§ TASK TO CARRY OUT
Reproduce the items verbatim from their beginning through the line containing "295L349 316L362 331V279L349", including that line, and omit the pictures from your answer.

─── SUPPLIED MATERIAL

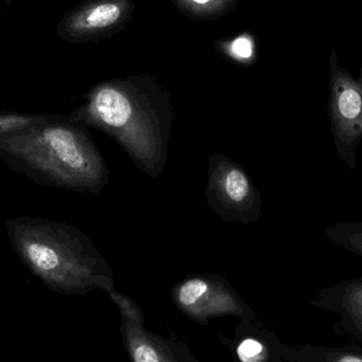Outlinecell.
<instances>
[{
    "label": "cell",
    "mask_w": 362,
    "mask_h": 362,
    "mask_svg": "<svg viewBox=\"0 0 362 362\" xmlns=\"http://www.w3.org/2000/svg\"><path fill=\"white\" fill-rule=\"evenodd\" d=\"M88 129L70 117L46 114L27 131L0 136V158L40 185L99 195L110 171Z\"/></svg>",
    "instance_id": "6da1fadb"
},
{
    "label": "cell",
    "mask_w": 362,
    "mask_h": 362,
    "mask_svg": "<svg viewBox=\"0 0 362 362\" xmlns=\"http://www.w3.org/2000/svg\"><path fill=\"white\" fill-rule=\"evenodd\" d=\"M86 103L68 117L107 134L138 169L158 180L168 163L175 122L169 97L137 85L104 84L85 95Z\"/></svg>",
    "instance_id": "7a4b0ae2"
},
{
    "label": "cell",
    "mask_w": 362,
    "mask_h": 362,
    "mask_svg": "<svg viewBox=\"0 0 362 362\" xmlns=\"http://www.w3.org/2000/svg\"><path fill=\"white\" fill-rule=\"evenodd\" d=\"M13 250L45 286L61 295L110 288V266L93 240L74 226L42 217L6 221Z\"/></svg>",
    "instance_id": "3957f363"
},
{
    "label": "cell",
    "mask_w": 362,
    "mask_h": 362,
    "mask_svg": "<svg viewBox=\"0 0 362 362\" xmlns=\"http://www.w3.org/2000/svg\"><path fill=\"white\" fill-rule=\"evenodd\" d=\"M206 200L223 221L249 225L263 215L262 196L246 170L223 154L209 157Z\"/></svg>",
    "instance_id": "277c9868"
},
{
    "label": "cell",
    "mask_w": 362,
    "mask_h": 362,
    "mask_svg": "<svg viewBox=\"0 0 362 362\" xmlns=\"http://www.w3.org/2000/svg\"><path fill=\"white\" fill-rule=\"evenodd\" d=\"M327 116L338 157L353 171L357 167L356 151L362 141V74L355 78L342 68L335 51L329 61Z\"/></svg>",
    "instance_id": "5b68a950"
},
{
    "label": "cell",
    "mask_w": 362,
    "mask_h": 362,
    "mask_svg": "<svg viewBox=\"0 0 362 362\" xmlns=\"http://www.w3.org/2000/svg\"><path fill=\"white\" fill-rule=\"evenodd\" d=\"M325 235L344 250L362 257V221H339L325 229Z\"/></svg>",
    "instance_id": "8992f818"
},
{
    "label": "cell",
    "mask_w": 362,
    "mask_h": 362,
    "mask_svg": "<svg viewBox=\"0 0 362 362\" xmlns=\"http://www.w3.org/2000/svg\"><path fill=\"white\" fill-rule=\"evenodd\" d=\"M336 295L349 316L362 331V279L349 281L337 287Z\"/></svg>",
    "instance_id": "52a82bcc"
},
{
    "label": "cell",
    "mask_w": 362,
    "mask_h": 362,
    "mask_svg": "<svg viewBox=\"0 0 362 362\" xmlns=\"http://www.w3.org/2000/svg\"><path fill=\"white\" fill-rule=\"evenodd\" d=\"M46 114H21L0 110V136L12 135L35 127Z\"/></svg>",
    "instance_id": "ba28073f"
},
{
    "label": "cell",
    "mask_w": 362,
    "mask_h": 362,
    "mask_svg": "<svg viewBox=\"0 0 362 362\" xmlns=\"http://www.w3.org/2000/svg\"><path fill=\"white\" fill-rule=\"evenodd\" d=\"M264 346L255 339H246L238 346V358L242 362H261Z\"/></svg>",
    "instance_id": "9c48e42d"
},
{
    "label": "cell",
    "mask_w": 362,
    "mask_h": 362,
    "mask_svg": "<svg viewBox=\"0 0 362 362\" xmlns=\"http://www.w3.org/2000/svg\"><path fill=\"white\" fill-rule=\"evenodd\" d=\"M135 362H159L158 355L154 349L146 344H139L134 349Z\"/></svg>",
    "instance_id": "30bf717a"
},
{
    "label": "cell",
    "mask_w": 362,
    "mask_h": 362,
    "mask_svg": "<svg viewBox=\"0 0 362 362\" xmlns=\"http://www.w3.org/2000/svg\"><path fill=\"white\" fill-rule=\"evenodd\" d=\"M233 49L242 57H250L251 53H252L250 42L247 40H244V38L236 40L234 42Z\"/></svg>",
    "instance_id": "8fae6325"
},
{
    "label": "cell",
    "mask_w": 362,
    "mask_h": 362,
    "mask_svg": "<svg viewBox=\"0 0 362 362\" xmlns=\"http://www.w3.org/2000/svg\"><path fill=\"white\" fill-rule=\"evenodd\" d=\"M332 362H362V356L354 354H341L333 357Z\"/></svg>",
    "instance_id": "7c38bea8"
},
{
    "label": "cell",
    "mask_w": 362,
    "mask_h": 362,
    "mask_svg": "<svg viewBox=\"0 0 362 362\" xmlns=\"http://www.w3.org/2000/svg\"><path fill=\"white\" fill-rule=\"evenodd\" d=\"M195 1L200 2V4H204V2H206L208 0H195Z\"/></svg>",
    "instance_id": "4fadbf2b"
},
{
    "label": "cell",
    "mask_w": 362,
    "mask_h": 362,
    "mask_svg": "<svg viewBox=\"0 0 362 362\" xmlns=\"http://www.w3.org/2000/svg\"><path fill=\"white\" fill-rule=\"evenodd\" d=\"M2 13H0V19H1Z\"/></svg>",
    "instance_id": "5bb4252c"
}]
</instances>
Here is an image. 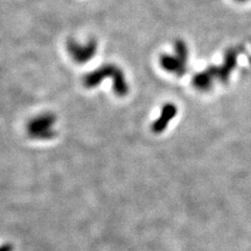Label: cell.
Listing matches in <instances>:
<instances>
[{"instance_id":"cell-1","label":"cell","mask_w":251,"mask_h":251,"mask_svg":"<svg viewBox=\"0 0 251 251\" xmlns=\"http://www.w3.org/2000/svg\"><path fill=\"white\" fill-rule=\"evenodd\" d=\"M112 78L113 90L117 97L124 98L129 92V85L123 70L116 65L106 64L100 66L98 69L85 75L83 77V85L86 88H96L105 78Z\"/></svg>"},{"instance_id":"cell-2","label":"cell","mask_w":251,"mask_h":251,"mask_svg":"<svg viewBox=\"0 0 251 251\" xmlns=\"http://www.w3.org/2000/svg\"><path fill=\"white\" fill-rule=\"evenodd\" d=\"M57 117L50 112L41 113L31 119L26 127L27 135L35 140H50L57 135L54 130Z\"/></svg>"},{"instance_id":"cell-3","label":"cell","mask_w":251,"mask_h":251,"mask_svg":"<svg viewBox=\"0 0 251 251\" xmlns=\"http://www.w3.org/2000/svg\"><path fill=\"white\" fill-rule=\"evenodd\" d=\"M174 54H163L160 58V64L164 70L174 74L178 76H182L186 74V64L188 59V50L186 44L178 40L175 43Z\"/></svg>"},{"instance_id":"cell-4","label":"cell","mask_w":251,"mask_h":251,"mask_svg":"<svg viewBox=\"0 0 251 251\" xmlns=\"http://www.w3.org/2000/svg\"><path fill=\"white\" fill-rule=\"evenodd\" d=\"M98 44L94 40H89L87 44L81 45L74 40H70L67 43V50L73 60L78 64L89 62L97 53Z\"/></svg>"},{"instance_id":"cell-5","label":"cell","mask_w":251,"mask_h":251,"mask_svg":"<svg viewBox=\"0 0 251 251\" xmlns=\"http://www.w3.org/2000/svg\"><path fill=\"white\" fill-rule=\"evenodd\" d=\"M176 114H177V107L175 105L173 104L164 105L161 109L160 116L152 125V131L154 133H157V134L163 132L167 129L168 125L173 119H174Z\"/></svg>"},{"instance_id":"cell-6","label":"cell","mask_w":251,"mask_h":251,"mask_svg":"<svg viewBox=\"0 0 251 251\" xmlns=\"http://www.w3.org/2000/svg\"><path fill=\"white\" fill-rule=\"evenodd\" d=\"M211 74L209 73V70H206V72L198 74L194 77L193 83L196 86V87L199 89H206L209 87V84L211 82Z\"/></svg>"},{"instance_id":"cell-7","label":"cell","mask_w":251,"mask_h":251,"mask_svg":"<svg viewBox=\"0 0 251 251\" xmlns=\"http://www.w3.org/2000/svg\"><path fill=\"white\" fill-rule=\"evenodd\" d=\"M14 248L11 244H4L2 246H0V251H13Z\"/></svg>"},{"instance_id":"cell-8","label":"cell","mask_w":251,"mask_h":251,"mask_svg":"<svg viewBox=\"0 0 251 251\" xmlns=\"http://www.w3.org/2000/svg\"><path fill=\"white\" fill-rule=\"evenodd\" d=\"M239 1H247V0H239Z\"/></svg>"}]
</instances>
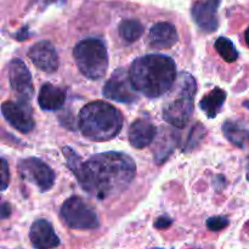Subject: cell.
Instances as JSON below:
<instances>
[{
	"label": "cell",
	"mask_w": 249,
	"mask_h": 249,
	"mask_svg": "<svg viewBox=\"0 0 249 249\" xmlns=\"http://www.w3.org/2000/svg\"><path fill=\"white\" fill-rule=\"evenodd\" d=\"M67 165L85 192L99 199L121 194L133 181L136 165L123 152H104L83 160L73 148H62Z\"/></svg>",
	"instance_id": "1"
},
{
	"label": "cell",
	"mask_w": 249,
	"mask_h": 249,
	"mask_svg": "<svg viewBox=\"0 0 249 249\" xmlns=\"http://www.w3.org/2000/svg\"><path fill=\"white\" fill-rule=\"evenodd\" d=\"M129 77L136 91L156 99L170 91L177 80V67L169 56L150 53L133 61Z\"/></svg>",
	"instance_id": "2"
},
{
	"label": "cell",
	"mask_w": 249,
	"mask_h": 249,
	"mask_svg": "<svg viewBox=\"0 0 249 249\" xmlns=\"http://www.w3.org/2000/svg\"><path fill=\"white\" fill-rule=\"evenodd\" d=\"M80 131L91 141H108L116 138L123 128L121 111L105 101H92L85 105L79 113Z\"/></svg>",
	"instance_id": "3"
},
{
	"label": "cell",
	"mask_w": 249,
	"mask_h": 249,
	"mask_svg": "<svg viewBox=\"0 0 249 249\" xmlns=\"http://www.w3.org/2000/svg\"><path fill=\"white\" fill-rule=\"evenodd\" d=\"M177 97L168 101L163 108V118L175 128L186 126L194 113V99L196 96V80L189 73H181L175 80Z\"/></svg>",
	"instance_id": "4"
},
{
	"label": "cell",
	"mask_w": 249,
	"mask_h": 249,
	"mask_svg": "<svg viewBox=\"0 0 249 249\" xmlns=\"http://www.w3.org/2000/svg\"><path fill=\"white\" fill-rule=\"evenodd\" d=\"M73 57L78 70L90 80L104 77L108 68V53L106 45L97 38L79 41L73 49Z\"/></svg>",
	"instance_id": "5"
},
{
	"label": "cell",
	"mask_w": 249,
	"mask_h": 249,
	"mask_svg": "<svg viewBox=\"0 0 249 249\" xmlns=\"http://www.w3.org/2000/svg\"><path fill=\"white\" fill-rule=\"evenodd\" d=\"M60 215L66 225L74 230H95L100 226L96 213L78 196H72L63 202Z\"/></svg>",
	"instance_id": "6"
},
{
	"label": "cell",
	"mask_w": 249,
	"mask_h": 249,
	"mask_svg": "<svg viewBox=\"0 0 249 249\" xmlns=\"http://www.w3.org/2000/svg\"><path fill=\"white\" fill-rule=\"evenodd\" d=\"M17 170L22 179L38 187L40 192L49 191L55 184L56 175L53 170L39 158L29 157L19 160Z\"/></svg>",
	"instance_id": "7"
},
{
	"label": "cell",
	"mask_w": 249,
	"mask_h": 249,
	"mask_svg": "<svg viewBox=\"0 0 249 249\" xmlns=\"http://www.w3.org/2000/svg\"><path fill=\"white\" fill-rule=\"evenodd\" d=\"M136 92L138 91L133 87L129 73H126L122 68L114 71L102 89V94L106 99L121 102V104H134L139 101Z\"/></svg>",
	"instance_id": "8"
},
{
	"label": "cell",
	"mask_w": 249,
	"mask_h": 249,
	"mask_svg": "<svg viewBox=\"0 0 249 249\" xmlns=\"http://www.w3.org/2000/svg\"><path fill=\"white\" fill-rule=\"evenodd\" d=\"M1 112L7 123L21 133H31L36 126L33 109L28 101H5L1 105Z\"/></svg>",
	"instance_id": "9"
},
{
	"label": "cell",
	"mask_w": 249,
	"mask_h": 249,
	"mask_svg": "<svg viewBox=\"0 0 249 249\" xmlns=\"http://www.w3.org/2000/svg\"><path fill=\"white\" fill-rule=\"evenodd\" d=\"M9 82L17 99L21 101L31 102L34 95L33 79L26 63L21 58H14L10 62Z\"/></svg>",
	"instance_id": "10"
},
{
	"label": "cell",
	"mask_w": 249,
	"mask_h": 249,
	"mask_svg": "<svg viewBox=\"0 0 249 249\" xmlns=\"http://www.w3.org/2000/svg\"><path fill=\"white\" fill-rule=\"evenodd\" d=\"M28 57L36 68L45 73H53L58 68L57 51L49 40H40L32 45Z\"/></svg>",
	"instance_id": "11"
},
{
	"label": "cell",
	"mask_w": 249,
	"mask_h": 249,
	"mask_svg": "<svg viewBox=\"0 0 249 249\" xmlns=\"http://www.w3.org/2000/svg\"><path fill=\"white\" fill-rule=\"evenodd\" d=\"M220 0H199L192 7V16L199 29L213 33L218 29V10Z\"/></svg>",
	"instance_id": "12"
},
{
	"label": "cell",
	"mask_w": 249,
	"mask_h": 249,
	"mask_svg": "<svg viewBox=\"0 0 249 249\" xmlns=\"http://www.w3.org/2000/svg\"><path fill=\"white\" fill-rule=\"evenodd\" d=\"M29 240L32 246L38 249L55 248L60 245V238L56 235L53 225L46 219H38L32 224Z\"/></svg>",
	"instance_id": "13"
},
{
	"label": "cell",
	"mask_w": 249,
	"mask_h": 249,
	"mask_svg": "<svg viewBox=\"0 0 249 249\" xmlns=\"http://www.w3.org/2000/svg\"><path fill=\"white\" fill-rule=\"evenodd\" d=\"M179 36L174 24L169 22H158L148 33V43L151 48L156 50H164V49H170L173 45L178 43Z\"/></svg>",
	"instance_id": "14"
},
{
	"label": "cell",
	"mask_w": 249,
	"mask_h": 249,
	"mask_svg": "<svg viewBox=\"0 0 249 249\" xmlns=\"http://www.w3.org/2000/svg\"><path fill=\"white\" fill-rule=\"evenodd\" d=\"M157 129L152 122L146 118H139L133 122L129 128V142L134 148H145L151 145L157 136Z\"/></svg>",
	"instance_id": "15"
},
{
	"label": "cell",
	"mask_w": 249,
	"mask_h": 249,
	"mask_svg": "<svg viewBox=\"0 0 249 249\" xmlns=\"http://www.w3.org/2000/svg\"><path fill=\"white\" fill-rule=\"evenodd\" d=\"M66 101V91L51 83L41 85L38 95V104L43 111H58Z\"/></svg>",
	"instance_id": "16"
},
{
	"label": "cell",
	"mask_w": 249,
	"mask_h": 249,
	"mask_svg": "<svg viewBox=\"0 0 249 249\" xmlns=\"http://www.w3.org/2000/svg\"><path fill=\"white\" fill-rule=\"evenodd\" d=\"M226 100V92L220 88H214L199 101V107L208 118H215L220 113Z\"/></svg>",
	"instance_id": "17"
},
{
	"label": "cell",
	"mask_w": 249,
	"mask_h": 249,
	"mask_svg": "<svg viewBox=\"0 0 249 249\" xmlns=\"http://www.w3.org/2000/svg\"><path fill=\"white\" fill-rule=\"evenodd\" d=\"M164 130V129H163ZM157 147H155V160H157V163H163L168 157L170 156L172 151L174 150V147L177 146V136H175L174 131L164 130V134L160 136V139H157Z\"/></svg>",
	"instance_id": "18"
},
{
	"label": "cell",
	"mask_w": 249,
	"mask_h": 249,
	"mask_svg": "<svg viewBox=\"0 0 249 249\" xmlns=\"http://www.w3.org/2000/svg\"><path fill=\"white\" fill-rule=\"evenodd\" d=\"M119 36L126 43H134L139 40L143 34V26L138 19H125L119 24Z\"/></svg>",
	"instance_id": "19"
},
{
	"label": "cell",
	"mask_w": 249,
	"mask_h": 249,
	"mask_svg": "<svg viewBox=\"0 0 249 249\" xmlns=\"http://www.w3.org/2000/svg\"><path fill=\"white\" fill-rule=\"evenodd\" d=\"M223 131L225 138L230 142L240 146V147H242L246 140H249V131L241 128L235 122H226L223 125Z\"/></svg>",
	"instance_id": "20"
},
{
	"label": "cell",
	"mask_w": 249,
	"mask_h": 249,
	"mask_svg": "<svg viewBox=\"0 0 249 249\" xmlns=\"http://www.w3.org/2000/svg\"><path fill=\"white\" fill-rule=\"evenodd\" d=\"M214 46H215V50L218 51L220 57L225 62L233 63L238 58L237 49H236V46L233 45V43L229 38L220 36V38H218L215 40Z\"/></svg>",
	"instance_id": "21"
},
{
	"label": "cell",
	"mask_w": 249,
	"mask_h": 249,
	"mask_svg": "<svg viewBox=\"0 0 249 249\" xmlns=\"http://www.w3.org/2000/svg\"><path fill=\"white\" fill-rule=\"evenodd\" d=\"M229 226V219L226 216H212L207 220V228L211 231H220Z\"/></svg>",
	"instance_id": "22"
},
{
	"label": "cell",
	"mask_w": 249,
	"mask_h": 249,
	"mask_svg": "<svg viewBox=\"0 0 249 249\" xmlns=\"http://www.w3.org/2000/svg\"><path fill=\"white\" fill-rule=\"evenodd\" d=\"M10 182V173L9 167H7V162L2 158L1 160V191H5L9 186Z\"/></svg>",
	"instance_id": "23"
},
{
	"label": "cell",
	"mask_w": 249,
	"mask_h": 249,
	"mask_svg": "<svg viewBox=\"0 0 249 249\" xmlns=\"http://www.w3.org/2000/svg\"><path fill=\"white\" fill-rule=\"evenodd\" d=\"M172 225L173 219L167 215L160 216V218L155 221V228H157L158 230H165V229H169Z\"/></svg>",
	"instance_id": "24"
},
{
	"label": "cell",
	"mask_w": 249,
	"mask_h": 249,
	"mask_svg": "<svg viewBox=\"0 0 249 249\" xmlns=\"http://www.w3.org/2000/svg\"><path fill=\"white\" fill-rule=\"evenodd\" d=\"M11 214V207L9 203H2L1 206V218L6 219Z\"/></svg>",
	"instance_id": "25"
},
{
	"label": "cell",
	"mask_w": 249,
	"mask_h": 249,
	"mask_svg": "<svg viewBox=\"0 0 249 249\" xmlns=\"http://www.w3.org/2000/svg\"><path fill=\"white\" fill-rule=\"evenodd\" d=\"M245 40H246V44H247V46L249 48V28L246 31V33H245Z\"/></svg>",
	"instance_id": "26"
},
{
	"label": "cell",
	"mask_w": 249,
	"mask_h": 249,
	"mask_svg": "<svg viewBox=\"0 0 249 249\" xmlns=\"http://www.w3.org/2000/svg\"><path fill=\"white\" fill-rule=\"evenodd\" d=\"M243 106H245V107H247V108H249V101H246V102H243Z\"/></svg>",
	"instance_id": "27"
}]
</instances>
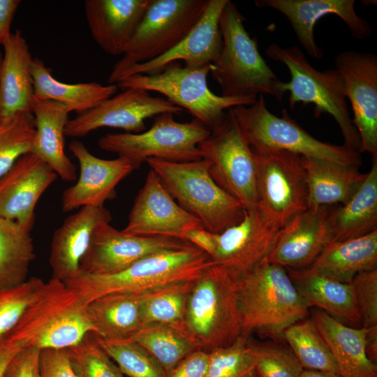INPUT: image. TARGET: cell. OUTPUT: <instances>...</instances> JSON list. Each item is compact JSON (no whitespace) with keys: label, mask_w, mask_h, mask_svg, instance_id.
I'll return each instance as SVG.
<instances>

──────

§ EXERCISE OUTPUT
Outlinecell.
<instances>
[{
    "label": "cell",
    "mask_w": 362,
    "mask_h": 362,
    "mask_svg": "<svg viewBox=\"0 0 362 362\" xmlns=\"http://www.w3.org/2000/svg\"><path fill=\"white\" fill-rule=\"evenodd\" d=\"M88 129L70 117L46 114L27 131L0 136V158L40 185L99 195L110 171Z\"/></svg>",
    "instance_id": "6da1fadb"
},
{
    "label": "cell",
    "mask_w": 362,
    "mask_h": 362,
    "mask_svg": "<svg viewBox=\"0 0 362 362\" xmlns=\"http://www.w3.org/2000/svg\"><path fill=\"white\" fill-rule=\"evenodd\" d=\"M86 103L68 117L107 134L138 169L158 180L168 163L175 122L169 97L137 85L104 84L85 95Z\"/></svg>",
    "instance_id": "7a4b0ae2"
},
{
    "label": "cell",
    "mask_w": 362,
    "mask_h": 362,
    "mask_svg": "<svg viewBox=\"0 0 362 362\" xmlns=\"http://www.w3.org/2000/svg\"><path fill=\"white\" fill-rule=\"evenodd\" d=\"M13 250L45 286L61 295L110 288V266L93 240L74 226L42 217L6 221Z\"/></svg>",
    "instance_id": "3957f363"
},
{
    "label": "cell",
    "mask_w": 362,
    "mask_h": 362,
    "mask_svg": "<svg viewBox=\"0 0 362 362\" xmlns=\"http://www.w3.org/2000/svg\"><path fill=\"white\" fill-rule=\"evenodd\" d=\"M206 200L223 221L249 225L263 215L262 196L246 170L223 154L209 157Z\"/></svg>",
    "instance_id": "277c9868"
},
{
    "label": "cell",
    "mask_w": 362,
    "mask_h": 362,
    "mask_svg": "<svg viewBox=\"0 0 362 362\" xmlns=\"http://www.w3.org/2000/svg\"><path fill=\"white\" fill-rule=\"evenodd\" d=\"M327 116L338 157L353 171L357 167L356 151L362 141V74L355 78L342 68L335 51L329 61Z\"/></svg>",
    "instance_id": "5b68a950"
},
{
    "label": "cell",
    "mask_w": 362,
    "mask_h": 362,
    "mask_svg": "<svg viewBox=\"0 0 362 362\" xmlns=\"http://www.w3.org/2000/svg\"><path fill=\"white\" fill-rule=\"evenodd\" d=\"M325 235L344 250L362 257V221H339L325 229Z\"/></svg>",
    "instance_id": "8992f818"
},
{
    "label": "cell",
    "mask_w": 362,
    "mask_h": 362,
    "mask_svg": "<svg viewBox=\"0 0 362 362\" xmlns=\"http://www.w3.org/2000/svg\"><path fill=\"white\" fill-rule=\"evenodd\" d=\"M336 295L349 316L362 331V279L349 281L337 287Z\"/></svg>",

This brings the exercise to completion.